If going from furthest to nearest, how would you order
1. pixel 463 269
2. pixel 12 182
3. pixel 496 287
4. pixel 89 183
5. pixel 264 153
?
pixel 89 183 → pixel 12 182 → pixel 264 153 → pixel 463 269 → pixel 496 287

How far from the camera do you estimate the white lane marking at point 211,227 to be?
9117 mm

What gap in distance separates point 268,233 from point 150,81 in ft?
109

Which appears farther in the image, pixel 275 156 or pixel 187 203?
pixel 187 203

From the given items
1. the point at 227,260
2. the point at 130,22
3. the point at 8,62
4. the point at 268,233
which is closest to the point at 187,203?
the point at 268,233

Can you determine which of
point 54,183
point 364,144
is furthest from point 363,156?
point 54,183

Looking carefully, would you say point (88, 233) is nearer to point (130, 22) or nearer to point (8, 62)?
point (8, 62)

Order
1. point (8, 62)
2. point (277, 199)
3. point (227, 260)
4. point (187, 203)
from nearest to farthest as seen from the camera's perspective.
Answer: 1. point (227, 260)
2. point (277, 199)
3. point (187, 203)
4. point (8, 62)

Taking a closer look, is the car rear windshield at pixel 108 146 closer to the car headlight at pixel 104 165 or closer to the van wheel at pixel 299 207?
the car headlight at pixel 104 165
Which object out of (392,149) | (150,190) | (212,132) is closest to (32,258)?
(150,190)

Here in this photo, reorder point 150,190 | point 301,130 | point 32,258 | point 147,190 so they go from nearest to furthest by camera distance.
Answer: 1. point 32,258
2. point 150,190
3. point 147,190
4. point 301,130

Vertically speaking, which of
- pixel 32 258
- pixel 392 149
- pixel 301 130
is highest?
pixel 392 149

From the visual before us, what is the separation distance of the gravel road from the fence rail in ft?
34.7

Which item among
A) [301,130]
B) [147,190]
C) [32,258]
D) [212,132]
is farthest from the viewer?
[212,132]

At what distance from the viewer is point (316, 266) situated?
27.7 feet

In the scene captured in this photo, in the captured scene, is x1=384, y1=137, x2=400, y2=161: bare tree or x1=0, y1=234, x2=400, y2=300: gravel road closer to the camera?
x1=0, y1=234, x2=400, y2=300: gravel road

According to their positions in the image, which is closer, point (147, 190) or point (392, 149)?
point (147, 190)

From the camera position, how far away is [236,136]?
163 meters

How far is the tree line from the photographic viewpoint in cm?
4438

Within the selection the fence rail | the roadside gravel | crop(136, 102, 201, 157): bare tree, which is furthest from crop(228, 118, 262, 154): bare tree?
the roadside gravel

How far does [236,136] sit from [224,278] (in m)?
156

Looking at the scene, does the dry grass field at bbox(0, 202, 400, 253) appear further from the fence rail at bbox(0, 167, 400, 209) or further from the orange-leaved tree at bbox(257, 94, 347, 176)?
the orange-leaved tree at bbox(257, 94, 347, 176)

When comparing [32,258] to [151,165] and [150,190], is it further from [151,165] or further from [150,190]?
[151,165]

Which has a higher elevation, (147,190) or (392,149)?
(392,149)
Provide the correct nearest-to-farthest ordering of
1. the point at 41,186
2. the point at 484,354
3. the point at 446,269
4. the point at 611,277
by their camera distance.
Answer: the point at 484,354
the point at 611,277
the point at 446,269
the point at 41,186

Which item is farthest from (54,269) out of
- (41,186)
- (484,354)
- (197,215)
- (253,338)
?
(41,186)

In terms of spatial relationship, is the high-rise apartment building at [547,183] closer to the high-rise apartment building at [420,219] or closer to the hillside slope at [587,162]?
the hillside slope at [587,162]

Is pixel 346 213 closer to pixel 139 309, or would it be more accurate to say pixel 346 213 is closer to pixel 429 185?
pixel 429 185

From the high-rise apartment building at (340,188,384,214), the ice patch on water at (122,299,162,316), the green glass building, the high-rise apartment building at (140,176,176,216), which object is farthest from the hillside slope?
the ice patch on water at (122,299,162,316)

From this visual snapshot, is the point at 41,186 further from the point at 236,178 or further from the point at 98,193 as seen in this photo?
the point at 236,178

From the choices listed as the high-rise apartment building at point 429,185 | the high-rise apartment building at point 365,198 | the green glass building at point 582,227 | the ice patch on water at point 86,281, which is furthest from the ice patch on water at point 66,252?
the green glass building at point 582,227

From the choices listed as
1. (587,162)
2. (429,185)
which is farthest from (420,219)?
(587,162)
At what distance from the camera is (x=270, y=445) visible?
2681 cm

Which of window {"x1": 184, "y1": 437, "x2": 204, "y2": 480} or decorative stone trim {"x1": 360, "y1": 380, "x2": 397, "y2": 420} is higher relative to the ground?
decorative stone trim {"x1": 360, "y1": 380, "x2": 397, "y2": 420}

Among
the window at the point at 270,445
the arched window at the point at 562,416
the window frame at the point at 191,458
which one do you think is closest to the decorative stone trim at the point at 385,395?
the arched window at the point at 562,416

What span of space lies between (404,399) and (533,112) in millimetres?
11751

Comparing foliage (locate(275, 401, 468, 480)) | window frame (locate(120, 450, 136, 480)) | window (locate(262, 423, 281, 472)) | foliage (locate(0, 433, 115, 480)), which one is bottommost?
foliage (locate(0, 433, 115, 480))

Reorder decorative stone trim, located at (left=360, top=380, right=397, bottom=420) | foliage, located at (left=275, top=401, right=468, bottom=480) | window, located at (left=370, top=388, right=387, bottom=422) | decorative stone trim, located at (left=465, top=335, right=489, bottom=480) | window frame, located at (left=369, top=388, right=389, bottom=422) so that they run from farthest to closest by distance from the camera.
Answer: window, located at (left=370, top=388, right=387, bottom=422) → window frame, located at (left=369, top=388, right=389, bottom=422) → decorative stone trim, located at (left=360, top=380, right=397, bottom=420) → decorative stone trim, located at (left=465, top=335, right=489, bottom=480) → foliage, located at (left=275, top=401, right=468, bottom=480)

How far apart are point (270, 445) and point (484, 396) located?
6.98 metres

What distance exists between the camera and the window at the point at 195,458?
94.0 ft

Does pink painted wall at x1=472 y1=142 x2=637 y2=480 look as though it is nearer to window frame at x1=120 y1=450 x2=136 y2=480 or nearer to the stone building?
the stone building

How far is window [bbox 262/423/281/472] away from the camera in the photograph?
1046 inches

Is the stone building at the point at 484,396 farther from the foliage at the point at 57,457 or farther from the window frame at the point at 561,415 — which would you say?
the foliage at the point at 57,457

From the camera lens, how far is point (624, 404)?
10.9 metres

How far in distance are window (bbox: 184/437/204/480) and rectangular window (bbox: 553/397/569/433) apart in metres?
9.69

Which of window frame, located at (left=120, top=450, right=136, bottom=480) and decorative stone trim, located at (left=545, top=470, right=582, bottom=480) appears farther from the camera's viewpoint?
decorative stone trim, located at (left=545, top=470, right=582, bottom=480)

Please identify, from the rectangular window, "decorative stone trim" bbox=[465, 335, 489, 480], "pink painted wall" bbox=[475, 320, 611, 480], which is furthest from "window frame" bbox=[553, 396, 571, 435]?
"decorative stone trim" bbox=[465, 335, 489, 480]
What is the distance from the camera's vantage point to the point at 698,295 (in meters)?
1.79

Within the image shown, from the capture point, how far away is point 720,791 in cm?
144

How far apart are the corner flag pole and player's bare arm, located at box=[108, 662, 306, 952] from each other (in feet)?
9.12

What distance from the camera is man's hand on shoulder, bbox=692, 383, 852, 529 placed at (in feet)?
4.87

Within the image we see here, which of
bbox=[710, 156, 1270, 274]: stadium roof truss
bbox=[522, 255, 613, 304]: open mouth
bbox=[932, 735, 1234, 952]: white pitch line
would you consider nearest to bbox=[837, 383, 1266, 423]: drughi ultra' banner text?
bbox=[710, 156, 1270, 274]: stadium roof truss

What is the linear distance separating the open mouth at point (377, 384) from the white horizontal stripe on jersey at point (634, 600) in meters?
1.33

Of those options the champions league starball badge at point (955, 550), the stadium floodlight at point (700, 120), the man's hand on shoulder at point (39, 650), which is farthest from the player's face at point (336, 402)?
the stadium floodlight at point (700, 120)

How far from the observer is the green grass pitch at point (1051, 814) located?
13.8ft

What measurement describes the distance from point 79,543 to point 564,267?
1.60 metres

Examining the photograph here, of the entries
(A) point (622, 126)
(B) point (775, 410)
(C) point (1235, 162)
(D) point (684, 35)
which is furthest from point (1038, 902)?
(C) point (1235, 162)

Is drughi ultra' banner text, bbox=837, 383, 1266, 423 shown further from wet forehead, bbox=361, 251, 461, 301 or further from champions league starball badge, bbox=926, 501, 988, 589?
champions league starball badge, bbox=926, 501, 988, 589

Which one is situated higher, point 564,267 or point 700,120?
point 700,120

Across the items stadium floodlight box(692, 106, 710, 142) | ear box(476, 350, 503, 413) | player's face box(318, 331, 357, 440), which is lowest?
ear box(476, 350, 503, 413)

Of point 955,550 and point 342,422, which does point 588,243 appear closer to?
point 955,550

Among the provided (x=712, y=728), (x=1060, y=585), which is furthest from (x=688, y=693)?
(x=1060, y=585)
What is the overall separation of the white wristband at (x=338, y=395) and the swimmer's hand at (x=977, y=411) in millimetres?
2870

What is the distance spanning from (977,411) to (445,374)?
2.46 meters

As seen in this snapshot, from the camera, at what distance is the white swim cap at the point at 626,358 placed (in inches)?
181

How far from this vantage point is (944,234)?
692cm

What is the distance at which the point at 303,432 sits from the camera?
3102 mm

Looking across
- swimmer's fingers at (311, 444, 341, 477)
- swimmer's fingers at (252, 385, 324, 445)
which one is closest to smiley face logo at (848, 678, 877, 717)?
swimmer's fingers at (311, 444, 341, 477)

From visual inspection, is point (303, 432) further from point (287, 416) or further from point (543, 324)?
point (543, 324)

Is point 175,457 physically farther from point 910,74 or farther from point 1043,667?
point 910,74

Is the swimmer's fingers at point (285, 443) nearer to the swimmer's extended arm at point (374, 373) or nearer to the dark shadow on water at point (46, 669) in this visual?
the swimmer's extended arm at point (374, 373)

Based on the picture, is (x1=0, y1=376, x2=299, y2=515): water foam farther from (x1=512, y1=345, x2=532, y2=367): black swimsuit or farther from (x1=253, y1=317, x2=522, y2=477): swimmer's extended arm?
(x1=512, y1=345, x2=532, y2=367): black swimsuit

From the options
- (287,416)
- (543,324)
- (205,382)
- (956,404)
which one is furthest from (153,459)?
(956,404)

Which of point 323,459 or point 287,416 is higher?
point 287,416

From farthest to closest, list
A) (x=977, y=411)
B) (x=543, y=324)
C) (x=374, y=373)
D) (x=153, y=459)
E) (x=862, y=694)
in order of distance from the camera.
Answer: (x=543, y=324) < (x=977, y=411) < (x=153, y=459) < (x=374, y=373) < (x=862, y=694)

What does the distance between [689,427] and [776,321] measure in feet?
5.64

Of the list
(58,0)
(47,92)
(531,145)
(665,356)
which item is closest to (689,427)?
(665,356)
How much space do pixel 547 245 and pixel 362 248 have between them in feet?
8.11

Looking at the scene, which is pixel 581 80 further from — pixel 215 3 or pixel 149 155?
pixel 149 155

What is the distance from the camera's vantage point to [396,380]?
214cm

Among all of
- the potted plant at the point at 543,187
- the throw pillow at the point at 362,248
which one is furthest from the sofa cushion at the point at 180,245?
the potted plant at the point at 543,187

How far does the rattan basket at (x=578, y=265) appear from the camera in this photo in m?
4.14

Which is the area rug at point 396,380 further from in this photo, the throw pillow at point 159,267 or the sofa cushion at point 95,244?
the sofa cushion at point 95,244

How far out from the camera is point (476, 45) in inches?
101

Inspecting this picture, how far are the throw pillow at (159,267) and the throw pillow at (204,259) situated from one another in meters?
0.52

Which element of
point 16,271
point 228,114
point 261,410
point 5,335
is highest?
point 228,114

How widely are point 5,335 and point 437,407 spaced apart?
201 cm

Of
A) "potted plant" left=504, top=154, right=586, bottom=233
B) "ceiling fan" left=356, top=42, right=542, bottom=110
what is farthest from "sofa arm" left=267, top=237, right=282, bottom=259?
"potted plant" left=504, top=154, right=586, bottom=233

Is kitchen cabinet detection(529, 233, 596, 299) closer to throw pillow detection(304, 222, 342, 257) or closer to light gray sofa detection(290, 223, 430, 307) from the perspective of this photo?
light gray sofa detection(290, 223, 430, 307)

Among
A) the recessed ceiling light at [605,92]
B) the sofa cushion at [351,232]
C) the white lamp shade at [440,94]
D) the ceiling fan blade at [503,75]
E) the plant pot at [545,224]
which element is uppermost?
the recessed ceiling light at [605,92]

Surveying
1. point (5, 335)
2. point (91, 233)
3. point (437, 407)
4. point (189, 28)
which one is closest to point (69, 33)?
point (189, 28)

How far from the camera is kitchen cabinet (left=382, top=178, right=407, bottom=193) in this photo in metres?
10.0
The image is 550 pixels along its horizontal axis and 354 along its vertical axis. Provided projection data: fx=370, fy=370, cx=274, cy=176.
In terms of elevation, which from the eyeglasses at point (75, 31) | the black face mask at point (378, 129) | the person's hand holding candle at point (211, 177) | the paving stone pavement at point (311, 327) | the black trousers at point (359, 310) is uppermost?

-- -- --

__Exercise brief__
Recast everything from the line containing "How far from the observer" down to and including the line containing "1.60 metres" as a Markdown table with the columns Index and Line. Give each line its own numbered entry and leave out blank lines.

__Result of the exercise__
| Index | Line |
|---|---|
| 1 | How far from the observer is the green grass pitch at point (1051, 814) located? |
| 2 | 13.8ft |
| 3 | What measurement describes the distance from point 79,543 to point 564,267? |
| 4 | 1.60 metres |